■ **Stated goal**
Put the rows below into a numbered list, leaving out any blank lines.

§ §

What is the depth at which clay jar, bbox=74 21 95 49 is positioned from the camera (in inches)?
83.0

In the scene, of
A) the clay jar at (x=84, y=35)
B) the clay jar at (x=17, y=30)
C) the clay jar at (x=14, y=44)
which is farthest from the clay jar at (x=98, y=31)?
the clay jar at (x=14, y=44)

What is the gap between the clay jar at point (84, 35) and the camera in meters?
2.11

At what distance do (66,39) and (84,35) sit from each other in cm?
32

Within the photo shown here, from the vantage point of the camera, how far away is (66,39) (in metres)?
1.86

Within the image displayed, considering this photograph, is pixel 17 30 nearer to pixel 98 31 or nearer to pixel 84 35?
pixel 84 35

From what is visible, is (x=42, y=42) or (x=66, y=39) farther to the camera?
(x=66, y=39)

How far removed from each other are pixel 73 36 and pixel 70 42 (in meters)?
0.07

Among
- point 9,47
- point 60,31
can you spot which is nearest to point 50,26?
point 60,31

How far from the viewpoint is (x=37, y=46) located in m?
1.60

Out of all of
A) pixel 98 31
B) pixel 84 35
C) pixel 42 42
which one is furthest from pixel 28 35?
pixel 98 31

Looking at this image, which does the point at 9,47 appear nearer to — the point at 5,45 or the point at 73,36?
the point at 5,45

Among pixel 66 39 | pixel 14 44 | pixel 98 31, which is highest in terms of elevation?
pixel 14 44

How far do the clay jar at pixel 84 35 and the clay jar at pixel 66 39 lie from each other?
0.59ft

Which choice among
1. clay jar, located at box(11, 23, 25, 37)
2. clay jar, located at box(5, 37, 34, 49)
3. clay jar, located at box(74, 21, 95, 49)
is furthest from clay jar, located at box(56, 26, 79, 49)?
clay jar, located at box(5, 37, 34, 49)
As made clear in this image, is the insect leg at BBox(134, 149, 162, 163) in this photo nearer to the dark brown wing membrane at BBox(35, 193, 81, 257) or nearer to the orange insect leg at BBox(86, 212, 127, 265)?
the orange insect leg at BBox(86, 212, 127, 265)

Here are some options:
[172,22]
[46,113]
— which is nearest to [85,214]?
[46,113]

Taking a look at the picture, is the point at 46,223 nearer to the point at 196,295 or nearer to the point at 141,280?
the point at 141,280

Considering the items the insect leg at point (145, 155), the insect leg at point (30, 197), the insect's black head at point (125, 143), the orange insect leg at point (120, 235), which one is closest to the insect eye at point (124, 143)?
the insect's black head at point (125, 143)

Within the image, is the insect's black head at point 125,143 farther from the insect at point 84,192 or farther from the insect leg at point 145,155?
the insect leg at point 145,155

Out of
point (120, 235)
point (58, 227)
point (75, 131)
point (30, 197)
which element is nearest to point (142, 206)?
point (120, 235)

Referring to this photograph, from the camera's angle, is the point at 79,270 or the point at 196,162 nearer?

§ §

■ **Problem solution**
1. What is the depth at which clay jar, bbox=74 21 95 49 is positioned from the camera (in inches)?
2. 83.0
3. In the scene, of
4. A) the clay jar at (x=84, y=35)
5. B) the clay jar at (x=17, y=30)
6. C) the clay jar at (x=14, y=44)
7. which is farthest from the clay jar at (x=98, y=31)?
8. the clay jar at (x=14, y=44)
9. What is the gap between the clay jar at point (84, 35) and the camera in meters?
10. 2.11
11. At what distance do (66,39) and (84,35) sit from each other in cm?
12. 32
13. Within the photo shown here, from the vantage point of the camera, how far away is (66,39) (in metres)?
14. 1.86
15. Within the image displayed, considering this photograph, is pixel 17 30 nearer to pixel 98 31 or nearer to pixel 84 35?
16. pixel 84 35
17. From what is visible, is (x=42, y=42) or (x=66, y=39) farther to the camera?
18. (x=66, y=39)
19. How far removed from each other are pixel 73 36 and pixel 70 42 (in meters)?
20. 0.07
21. Among
22. - point 9,47
23. - point 60,31
24. can you spot which is nearest to point 50,26?
25. point 60,31
26. How far from the viewpoint is (x=37, y=46) located in m?
27. 1.60
28. Out of all of
29. A) pixel 98 31
30. B) pixel 84 35
31. C) pixel 42 42
32. which one is furthest from pixel 28 35?
33. pixel 98 31
34. Looking at this image, which does the point at 9,47 appear nearer to — the point at 5,45 or the point at 73,36?
35. the point at 5,45
36. Among pixel 66 39 | pixel 14 44 | pixel 98 31, which is highest in terms of elevation?
37. pixel 14 44
38. How far do the clay jar at pixel 84 35 and the clay jar at pixel 66 39 lie from each other?
39. 0.59ft
40. Which choice among
41. 1. clay jar, located at box(11, 23, 25, 37)
42. 2. clay jar, located at box(5, 37, 34, 49)
43. 3. clay jar, located at box(74, 21, 95, 49)
44. is furthest from clay jar, located at box(56, 26, 79, 49)?
45. clay jar, located at box(5, 37, 34, 49)
46. As made clear in this image, is the insect leg at BBox(134, 149, 162, 163) in this photo nearer to the dark brown wing membrane at BBox(35, 193, 81, 257) or nearer to the orange insect leg at BBox(86, 212, 127, 265)?
47. the orange insect leg at BBox(86, 212, 127, 265)
48. Here are some options:
49. [172,22]
50. [46,113]
51. — which is nearest to [85,214]?
52. [46,113]
53. Taking a look at the picture, is the point at 46,223 nearer to the point at 196,295 or nearer to the point at 141,280?
54. the point at 141,280
55. Considering the items the insect leg at point (145, 155), the insect leg at point (30, 197), the insect's black head at point (125, 143), the orange insect leg at point (120, 235), which one is closest to the insect eye at point (124, 143)?
56. the insect's black head at point (125, 143)
57. Within the image, is the insect's black head at point 125,143 farther from the insect at point 84,192 or farther from the insect leg at point 145,155?
58. the insect leg at point 145,155
59. Out of
60. point (120, 235)
61. point (58, 227)
62. point (75, 131)
63. point (30, 197)
64. which element is nearest to point (142, 206)?
65. point (120, 235)
66. Referring to this photograph, from the camera's angle, is the point at 79,270 or the point at 196,162 nearer?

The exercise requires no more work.